The vulnerability was present in Mallox ransomware for several months before the attackers took steps to patch it in March 2024. Victims can identify if they were affected by the decryptable version by checking for specific file extensions, including .bitenc, .ma1x0, .mallab, .malox, .mallox, and .xollam. Additionally, ransom notes such as “FILE RECOVERY.txt” or “HOW TO RESTORE FILES.txt” are typically left in the compromised folders, indicating an infection by the vulnerable version of the malware.

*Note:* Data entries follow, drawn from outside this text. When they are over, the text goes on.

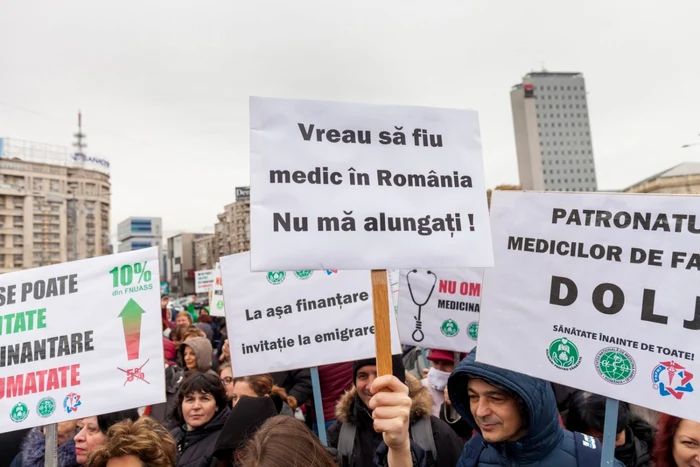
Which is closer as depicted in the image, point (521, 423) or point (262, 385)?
point (521, 423)

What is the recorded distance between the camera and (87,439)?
3.35 m

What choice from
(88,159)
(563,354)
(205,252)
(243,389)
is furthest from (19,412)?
(88,159)

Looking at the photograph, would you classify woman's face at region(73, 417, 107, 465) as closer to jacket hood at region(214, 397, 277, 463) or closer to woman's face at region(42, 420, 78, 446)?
A: woman's face at region(42, 420, 78, 446)

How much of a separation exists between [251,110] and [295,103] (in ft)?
0.62

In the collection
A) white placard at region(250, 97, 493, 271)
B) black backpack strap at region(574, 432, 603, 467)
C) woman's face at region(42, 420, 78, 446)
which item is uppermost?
white placard at region(250, 97, 493, 271)

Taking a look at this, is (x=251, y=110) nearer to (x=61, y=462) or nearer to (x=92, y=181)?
(x=61, y=462)

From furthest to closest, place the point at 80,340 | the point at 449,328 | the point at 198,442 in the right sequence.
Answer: the point at 449,328 → the point at 198,442 → the point at 80,340

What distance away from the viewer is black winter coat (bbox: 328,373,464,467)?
279cm

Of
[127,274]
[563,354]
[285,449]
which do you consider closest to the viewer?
[285,449]

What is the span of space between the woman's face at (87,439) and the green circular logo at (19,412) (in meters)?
0.63

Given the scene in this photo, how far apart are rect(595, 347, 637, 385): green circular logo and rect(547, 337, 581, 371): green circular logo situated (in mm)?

Avast has since released a free decryption tool, which allows users impacted by this ransomware to recover their files without engaging with the ransomware operators or paying the ransom demands.
The decryption process is straightforward but requires users to run the tool on the originally infected computer, which necessitates administrative privileges for successful decryption. Avast recommends that users back up all encrypted files before attempting recovery to prevent any potential data loss. This availability of a decryption solution represents a significant setback for the Mallox operation, which had been actively targeting various organizations across multiple sectors. The ransomware group maintained a presence on social media platforms and operated a Dark Web leak site where they documented their victims through June 2024, showcasing their malicious activities and the data they had exfiltrated.
This discovery highlights the ongoing battle between cybersecurity experts and ransomware groups, emphasizing the importance of maintaining strong cybersecurity defenses and remaining vigilant against evolving threats. While the decryption tool provides hope to many victims, experts stress the necessity of regular backups, robust security measures, and continuous monitoring for suspicious system behaviors. Organizations should be alert to unusual memory usage or processing loads, as these could indicate a ransomware attack in progress. Ultimately, the ability to recover files without paying a ransom underscores the significance of cybersecurity awareness and the proactive steps organizations must take to protect their data and systems from such threats in the future.